I could have learned these things in real life, certainly. But it would have taken more money and more actual track time that I could have used to develop something else. And consider this - I had been driving various virtual versions of Laguna for years before I got iRacing. They were not terribly accurate versions (Race07, TOCA 3, Gran Turismo, and Forza mostly). It was only when I got iRacing that I started to learn the previously mentioned specifics.
I don't praise iRacing much any more, but the tracks are pretty hard to fault.
My coach is very talented and he used a simulator to learn World of Outlaws 900 horsepower dirt oval sprint cars. He went out and blew everyone away in his first season, on and off track.
A driver who doesn't take advantage of simulators, for whatever capacity, is a fool.
You are assuming those are the 'best ways' around the track. For all you know you could just be transferring habits from iRacing into real life and depriving yourself of an even better style of attack.
I am a paid up member of the sim club, just I think people are being a tad naive if they think they are learning tracks to any credible degree on a sim. Certainly they'll be an odd occasion where something coincidently is transferable, but we're not there yet where sims can teach you a track to any worthwhile degree.
I agree with Alan. I'm slamming a door on my head as I type it, but I agree with him...
I use sims. I've used sims a lot, both before I raced in real life, and after. They taught me a LOT about car setups, car control, racecraft, racer mentality, coping with the red mist...I've used rFactor and netKar to 'learn' circuits, and even (once) to work out the starting point for gearing the car. But I'm not foolish enough to think that the tracks, or the lines or the grip or the car behaviour (even in an excessively expensive simulator like iRacing that is, at best, the third best simulator out there at this moment in time) are in anyway realistic enough to be used, useful or quick in real life.
And I'm not even that good, and have a lot still to learn. If I was a professional driver I'd wager there was even less to learn in that regard, but just enough to make them useful. For starters, even Alonso or Hamilton or Kobayashi can practice RACING on a simulator - passing, repassing, defending... stuff you CAN learn from a sim
You're assuming that I'm assuming. You're assuming I've done no work in real life in order to go faster. I'm offended.

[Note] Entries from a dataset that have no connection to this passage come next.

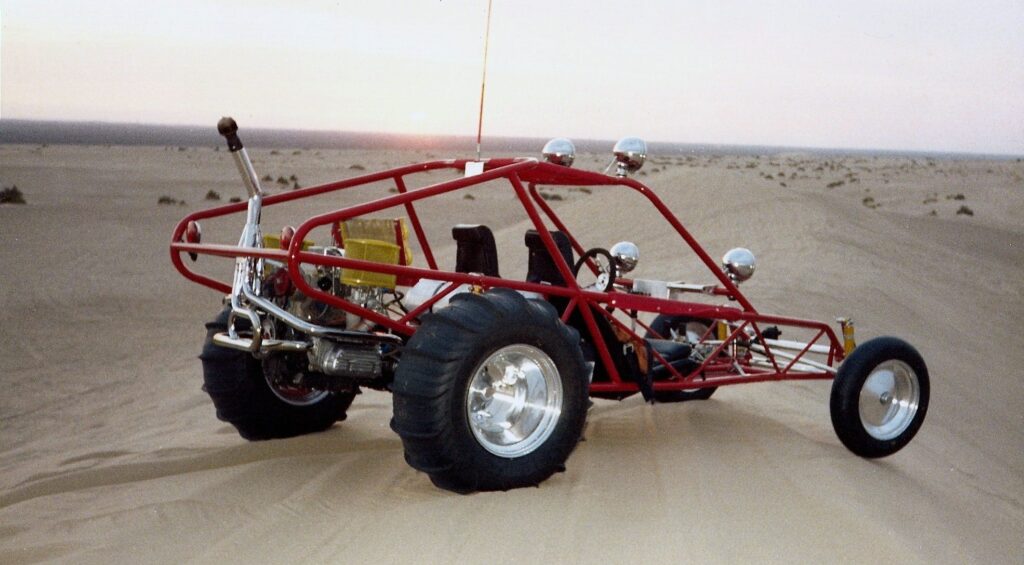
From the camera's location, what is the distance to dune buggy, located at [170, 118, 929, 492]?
4.23 metres

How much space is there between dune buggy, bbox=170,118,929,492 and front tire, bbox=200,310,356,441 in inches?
0.4

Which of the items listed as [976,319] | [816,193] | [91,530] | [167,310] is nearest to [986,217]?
[816,193]

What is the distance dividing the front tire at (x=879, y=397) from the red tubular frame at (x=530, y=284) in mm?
348

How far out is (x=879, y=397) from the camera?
232 inches

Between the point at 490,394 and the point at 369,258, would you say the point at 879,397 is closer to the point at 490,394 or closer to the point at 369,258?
the point at 490,394

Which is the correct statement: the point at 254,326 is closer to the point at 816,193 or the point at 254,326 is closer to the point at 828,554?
the point at 828,554

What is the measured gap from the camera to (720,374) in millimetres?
6199

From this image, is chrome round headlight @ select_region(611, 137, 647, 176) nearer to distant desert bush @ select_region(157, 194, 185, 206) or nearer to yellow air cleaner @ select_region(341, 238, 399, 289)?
yellow air cleaner @ select_region(341, 238, 399, 289)

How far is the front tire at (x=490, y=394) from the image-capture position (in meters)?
4.16

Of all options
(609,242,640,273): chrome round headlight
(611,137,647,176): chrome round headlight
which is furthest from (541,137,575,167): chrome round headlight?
(609,242,640,273): chrome round headlight

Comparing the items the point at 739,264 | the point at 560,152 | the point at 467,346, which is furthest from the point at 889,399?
the point at 467,346

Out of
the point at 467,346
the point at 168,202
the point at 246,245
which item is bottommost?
the point at 168,202

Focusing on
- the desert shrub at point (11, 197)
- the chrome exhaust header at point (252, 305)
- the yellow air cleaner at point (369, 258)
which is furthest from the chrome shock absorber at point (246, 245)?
the desert shrub at point (11, 197)

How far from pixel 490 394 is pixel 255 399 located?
1575mm
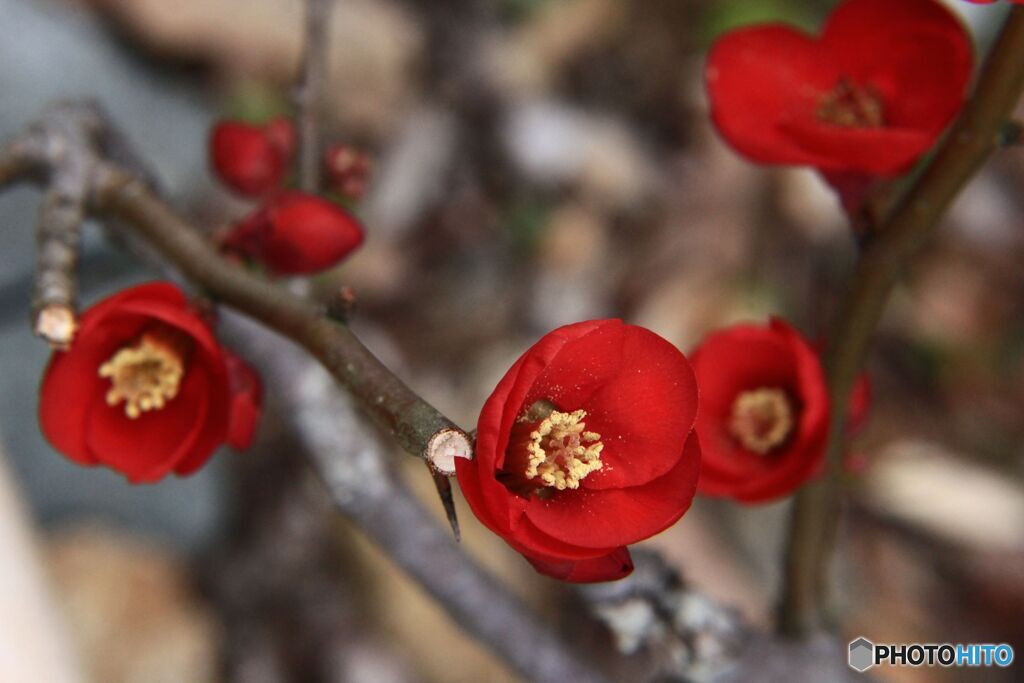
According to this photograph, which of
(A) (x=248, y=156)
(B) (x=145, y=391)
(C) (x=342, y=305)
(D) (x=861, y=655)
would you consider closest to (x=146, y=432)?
(B) (x=145, y=391)

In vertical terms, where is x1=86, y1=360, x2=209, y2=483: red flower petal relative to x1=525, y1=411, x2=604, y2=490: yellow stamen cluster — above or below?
below

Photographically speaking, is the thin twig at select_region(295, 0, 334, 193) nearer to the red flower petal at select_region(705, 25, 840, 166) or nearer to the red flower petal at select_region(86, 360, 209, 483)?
the red flower petal at select_region(86, 360, 209, 483)

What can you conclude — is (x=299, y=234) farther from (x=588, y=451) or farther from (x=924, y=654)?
(x=924, y=654)

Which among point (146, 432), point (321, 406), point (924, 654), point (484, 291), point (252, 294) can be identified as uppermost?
point (252, 294)

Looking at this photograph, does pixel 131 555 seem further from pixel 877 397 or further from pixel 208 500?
pixel 877 397

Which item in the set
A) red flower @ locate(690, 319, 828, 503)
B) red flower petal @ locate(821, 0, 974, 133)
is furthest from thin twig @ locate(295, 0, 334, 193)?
red flower petal @ locate(821, 0, 974, 133)

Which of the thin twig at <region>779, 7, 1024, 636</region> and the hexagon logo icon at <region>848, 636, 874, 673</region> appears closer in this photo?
the thin twig at <region>779, 7, 1024, 636</region>
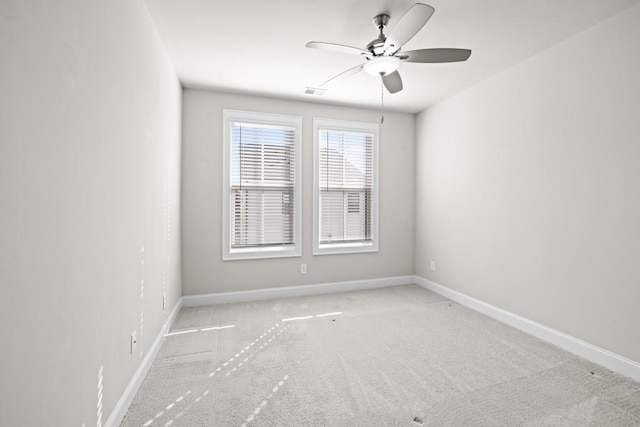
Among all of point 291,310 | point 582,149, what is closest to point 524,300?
point 582,149

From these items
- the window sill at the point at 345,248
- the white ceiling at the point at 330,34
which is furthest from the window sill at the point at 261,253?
the white ceiling at the point at 330,34

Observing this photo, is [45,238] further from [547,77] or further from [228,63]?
[547,77]

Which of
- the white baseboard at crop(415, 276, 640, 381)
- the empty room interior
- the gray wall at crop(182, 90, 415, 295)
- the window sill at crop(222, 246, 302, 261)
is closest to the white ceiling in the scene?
the empty room interior

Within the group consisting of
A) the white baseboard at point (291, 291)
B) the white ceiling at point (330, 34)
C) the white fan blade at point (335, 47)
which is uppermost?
the white ceiling at point (330, 34)

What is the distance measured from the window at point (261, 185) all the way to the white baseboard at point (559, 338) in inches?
85.5

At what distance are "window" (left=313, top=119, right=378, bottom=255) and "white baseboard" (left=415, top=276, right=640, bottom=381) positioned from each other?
1.41 meters

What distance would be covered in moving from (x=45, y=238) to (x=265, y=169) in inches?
115

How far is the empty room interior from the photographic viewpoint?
1.16 meters

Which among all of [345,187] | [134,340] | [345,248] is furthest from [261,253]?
[134,340]

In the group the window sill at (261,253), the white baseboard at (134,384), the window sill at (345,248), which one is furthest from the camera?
the window sill at (345,248)

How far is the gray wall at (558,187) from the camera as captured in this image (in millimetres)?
2146

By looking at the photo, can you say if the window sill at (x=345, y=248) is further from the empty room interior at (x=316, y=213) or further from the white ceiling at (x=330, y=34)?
the white ceiling at (x=330, y=34)

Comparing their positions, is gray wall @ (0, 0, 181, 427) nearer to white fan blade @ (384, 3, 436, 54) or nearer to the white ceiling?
the white ceiling

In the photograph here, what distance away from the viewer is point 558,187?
2.58 m
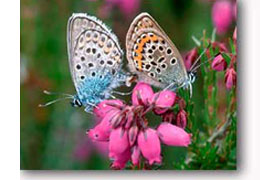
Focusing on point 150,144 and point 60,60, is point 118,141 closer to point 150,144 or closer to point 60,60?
point 150,144

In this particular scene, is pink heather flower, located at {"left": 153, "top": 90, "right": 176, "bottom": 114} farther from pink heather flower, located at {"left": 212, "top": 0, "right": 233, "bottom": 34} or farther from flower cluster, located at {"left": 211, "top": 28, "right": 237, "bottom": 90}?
pink heather flower, located at {"left": 212, "top": 0, "right": 233, "bottom": 34}

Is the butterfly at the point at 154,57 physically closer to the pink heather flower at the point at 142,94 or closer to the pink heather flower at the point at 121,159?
the pink heather flower at the point at 142,94

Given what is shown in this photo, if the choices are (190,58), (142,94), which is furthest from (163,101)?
(190,58)

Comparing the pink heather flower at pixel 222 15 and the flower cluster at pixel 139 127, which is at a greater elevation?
the pink heather flower at pixel 222 15

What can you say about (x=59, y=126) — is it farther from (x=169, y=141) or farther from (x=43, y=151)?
(x=169, y=141)

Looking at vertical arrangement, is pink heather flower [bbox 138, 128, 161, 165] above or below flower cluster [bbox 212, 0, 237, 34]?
below

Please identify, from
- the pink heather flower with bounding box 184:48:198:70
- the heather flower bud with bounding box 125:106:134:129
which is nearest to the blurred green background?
the pink heather flower with bounding box 184:48:198:70
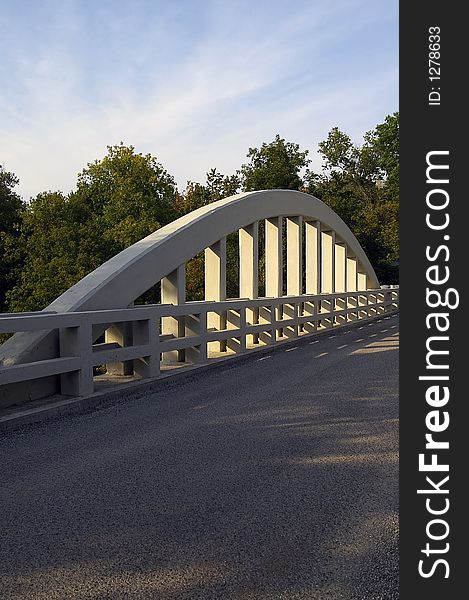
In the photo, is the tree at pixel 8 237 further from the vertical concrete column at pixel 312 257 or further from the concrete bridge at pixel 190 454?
the concrete bridge at pixel 190 454

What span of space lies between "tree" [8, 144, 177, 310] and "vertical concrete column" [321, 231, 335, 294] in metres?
10.4

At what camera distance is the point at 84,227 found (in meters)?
35.4

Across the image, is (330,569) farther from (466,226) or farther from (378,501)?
(466,226)

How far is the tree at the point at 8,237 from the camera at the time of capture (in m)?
36.9

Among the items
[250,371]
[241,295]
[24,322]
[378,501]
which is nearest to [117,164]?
[241,295]

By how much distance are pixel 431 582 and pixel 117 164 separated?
46623 mm

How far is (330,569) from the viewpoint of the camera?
10.9ft

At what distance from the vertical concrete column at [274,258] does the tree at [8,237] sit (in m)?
22.8

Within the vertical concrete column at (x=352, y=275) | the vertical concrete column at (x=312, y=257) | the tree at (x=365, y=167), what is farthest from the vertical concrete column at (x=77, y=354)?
the tree at (x=365, y=167)

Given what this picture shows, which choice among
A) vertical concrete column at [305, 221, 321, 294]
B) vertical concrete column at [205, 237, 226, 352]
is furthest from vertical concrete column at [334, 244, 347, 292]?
vertical concrete column at [205, 237, 226, 352]

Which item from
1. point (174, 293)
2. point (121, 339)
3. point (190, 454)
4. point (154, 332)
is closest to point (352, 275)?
point (174, 293)

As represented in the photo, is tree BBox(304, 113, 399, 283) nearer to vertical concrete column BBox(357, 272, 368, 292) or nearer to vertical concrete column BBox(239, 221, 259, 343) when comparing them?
vertical concrete column BBox(357, 272, 368, 292)

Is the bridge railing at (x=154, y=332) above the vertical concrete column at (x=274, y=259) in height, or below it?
below

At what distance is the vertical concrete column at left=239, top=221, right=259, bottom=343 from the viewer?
14859 millimetres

I would ask you guys if you've ever had the opportunity to drive the very same car on the very same track as iRacing (or on any laser scanned circuit), but I have a feeling I already know what the answer is going to be...
I'm assuming your not Fernando Alonso, and thus for all we know you could be approaching Laguna in completely the wrong manner. What you think is right, could be completely wrong. Unless of course you think you're at Alonso's level?
Look, what works for you works for you. That's great, that's fine. But for me tracks & cars are far too organic to be accurately modelled in the current generation of sims. I simply don't trust them as tools to learn tracks in any real meaningful manner. Other things they are brilliant for, I won't deny that.
What about Huutu's outing before he puked? Surely it's no coincidence that he did reasonably well after only a few laps - after all he'd never driven a NORMAL car before, and was under the weather.